The FCA’s approach to BTS is discussed in chapter 5 of CP18/28. It’s important to note that the consultation does not cover BTS for all EU financial services legislation, rather those pieces of EU legislation that HM Treasury has already published a draft SI for. Consequently this means that the proposals cover BTS in respect of: credit rating agencies, fund management, EMIR (only BTS related to registration and application of trade repositories), MiFID II/MiFIR, short selling and capital requirements. The FCA’s second consultation later this Autumn will deal with BTS in other pieces of EU financial services legislation.

BTS – is it the responsibility of the FCA or the PRA or both?

Responsibility for BTS is set out in the Financial Regulators’ Powers (Technical Standards) (Amendment etc.) (EU Exit) Regulations 2018. This draft SI sets out which BTS each of the FCA, the PRA and the Payment Systems Regulator is responsible for. In some cases both the FCA and the PRA are responsible for a particular BTS.

The FCA explains in CP18/28 that in respect of where responsibility for a BTS is shared, one of the UK regulators will take the lead in making the amendments. This will be based on which authority’s remit and objectives are most relevant.

What changes is the FCA proposing to BTS?

In essence the changes the FCA is proposing are designed to make the BTS fit for purpose after Brexit day.

It’s also worth noting that

  • The FCA has not identified any deficiencies in Commission Delegated Regulation (EU) No 2014/694, which defines when AIFs should be considered open-ended or closed-ended, except for a cross reference to an Article in AIFMD that needs to be replaced by its implementing measure in the UK.
  • Commission Implementing Regulation (EU) No 2016/1212, which prescribes the process for reporting sanctions to the European Securities and Markets Authority under Article 99e of the UCITS Directive, will be removed as the reporting requirements will cease on Brexit.
  • The proposed amendments to the two BTS associated with registration and application of trade repositories (Commission Implementing Regulation (EU) No 1248/2012 and Commission Delegated Regulation (EU) No 150/2013) are consequential and derive from the relevant draft SI (the Trade Repositories (Amendment and Transitional Provision) (EU Exit) Regulations 2018).
  • The FCA’s proposals do not cover all 44 BTS associated with MiFID II particularly those relating to pre-and post-trade transparency. The FCA considers that the proposed amendments to those BTS that have been reviewed are non-material in nature and minor except for Regulatory Technical Standards (RTS) 22 and 23. In RTS 23 firms will still be required to report reference data based on Central European Time rather than British Summer Time. In RTS 22 the FCA maintains the application of reporting requirements to the same categorises of UK firms. Whilst noting that the amendments to RTS 22 and 23 are technical in nature the FCA draws firms’ attention to their effects (see para 5.30 of CP18/28) which includes that UK firms will no longer be able to meet the conditions for transmission if they transmit orders to an EEA firm. A number of RTS, implementing technical standards and implementing and delegated regulations are proposed to be removed (a list can be found in para 5.33 of CP18/28) on the basis that the obligations set out within them cease to apply once the UK leaves the EU.
  • While the FCA is conducting its own consultation on the capital requirements associated BTS it is responsible for, FCA authorised firms should have regard to the PRA consultation that will be published shortly.

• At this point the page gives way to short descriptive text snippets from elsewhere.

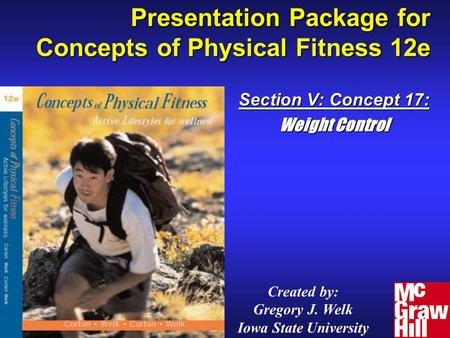 Presentation Package for Concepts of Physical Fitness 12e Section V: Concept 17: Weight Control Created by: Gregory J. Welk Iowa State University.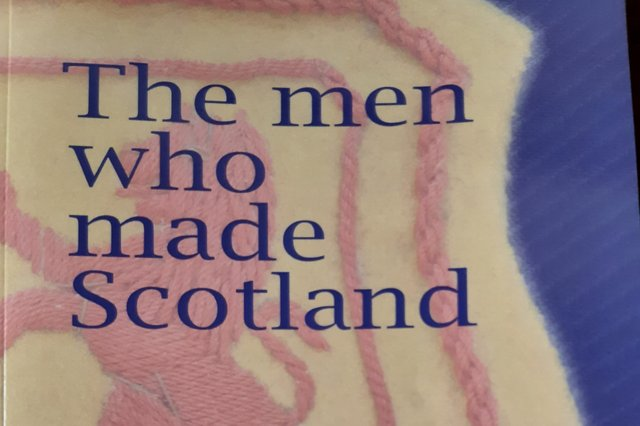 Andy Mitchell's The Men Who Made Scotland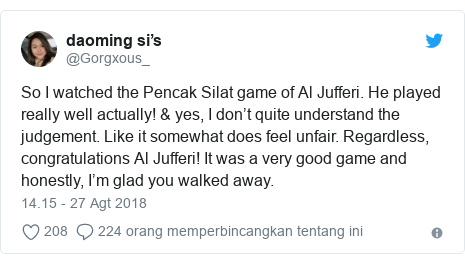 Twitter pesan oleh @Gorgxous_: So I watched the Pencak Silat game of Al Jufferi. He played really well actually! & yes, I don't quite understand the judgement. Like it somewhat does feel unfair. Regardless, congratulations Al Jufferi! It was a very good game and honestly, I'm glad you walked away.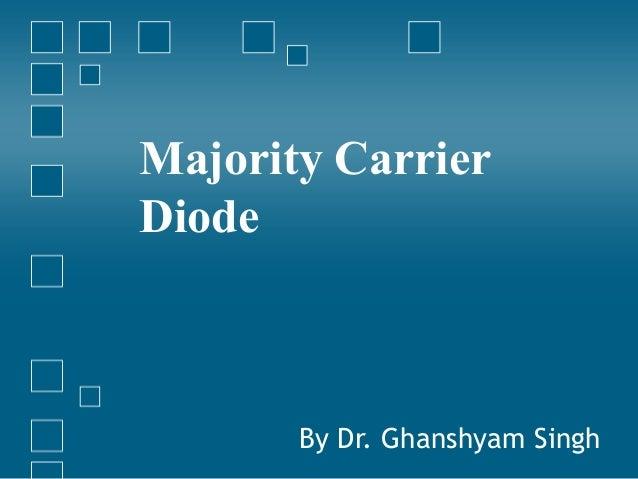 Majority carrier diode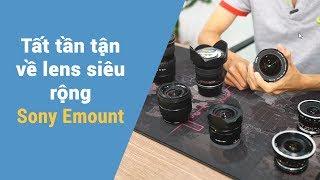 Chia sẻ về lens góc rộng cho Sony Emount full frame - Phần 1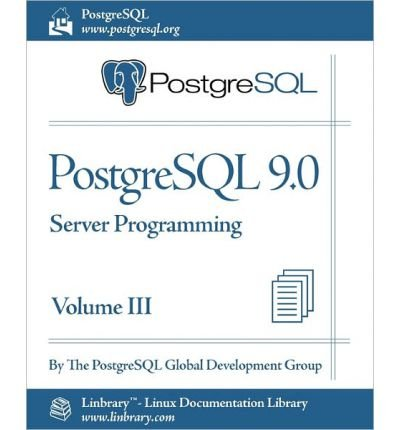 PostgreSQL 9.0 Official Documentation - Volume III. Server Programming by PostgreSQL Global Development Group ( AUTHOR ) Mar-10-2011 Paperback Taschenbuch – 10. März 2011 Fultus Corporation B00BOLWS9U
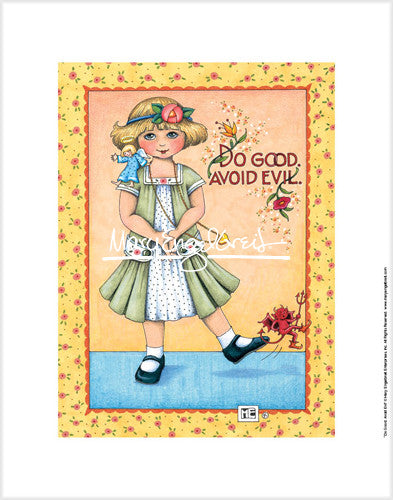 Do Good Avoid Evil Fine Print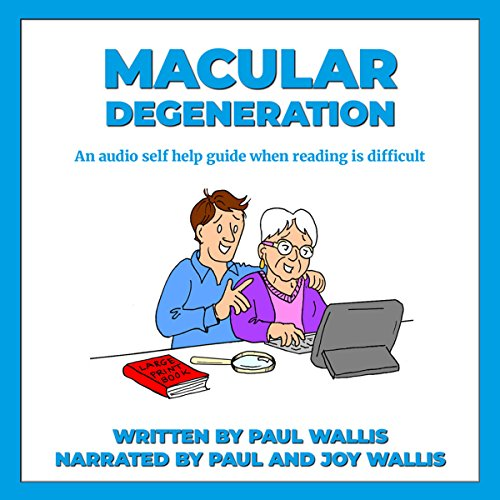 Macular Degeneration: An Audio Self Help Guide. When Reading Is Difficult audiobook cover art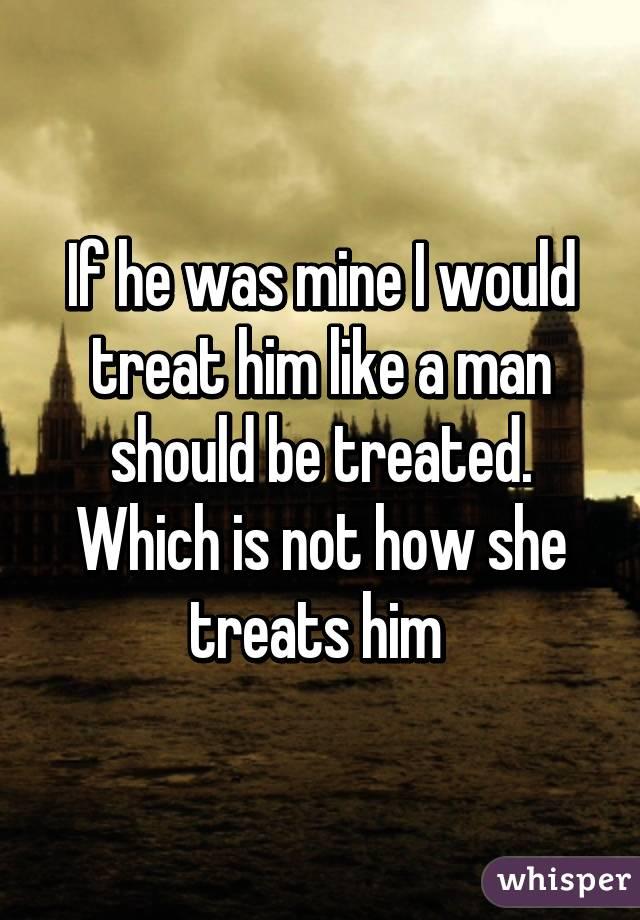 treat a man as he is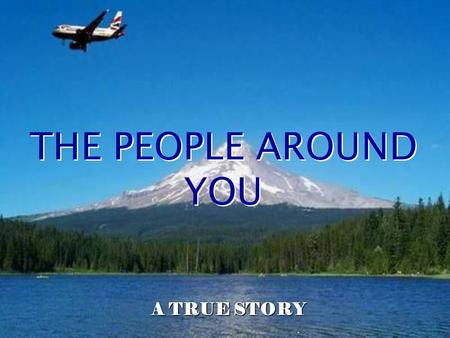. THE PEOPLE AROUND YOU A TRUE STORY The following event took place during a transantlantic flight on October 14, 1998. A lady was seated next to a black.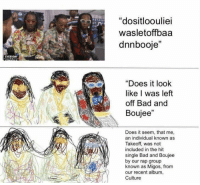 "Bad, Dank, and Migos: ""dositloouliei  wasletoffbaa  dnnbooje""  EVERYDAY  ""Does it look  like I was left  off Bad and  Boujee""  Does it seem, that me,  an individual known as  Takeoff, was not  included in the hit  single Bad and Boujee  by our rap group  known as Migos, from  our recent album,  Culture Dank"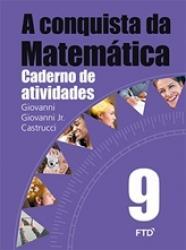 CONQUISTA DA MATEMATICA, A - 9a ANO CADERNO DE ATIVIDADES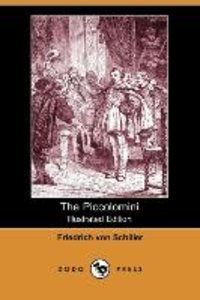 The Piccolomini (Illustrated Edition) (Dodo Press)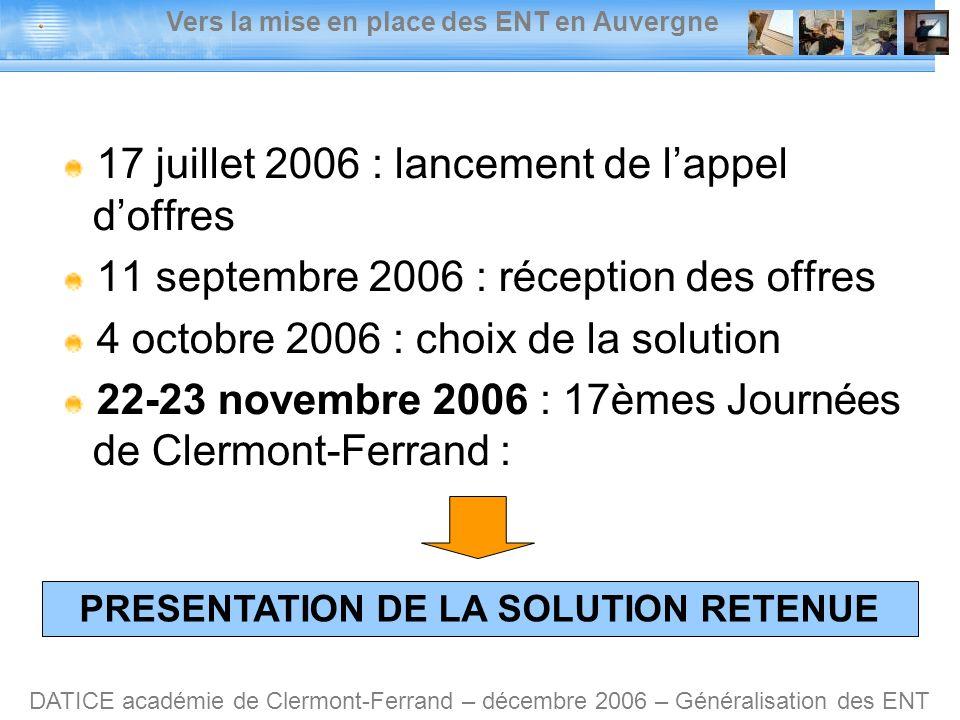 Vers la mise en place des ENT en Auvergne DATICE académie de Clermont-Ferrand – décembre 2006 – Généralisation des ENT 17 juillet 2006 : lancement de lappel doffres 11 septembre 2006 : réception des offres 4 octobre 2006 : choix de la solution 22-23 novembre 2006 : 17èmes Journées de Clermont-Ferrand : PRESENTATION DE LA SOLUTION RETENUE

What is happening to non-binding guidelines, recommendations and Q&As produced by the ESAs?

The FCA’s supervisory expectations in respect of guidelines and recommendations will remain the same. In particular, the regulator will expect firms and market participants to continue to apply them to the extent they remain relevant, as they did before Brexit day.

In terms of other non-binding material the FCA states that it will continue to have regard to it where it is relevant, taking into account Brexit and ongoing domestic legislation. Firms, market participants and stakeholders should also continue to do so.

Paragraphs 12 to 16 of Appendix 3 of CP18/28 set out certain exceptions to the approach set out above. For instance, where the FCA has informed the relevant ESA that it would not comply with part of or all of a pre-Brexit day guideline it will continue with this approach. One example given by the FCA concerns the European Banking Authority’s (EBA) guidelines on sound remuneration policies. This is where the FCA notified the EBA that it would comply with all aspects of these guidelines, except for the requirement that the limit on awarding variable remuneration to 100per cent of fixed remuneration, or 200per cent with shareholder approval (the bonus cap) must be applied in any case to all firms subject to the CRD IV.

In terms of materials that the ESA produce post Brexit day, the FCA states that it will consider them and set out its expectations as to how they should be treated where its appropriate to do so.

Any changes to the guidance on remuneration?

It’s worth noting that the FCA is proposing to change the text in chapters 19A and 19D of SYSC which allows firms to apply a notional discount rate to the total variable remuneration awarded to material risk takers to calculate the bonus cap. The Handbook currently requires firms wishing to apply the discount rate to apply the methodology set out in the EBA guidelines on applicable notional discount rate for variable remuneration. Compliance with these guidelines is mandatory and the formula for calculation relies on inflation and interest rates produced by Eurostat. The figures produced by Eurostat may not be produced for the UK following Brexit and to deal with this the FCA proposes to remove from its rules the requirement to discount variable remuneration in the way specified in the guidelines and replace this with a Handbook note reference.

AOB?

The FCA is not currently consulting on how it will change its forms in a no deal Brexit scenario. This will be covered in a future consultation.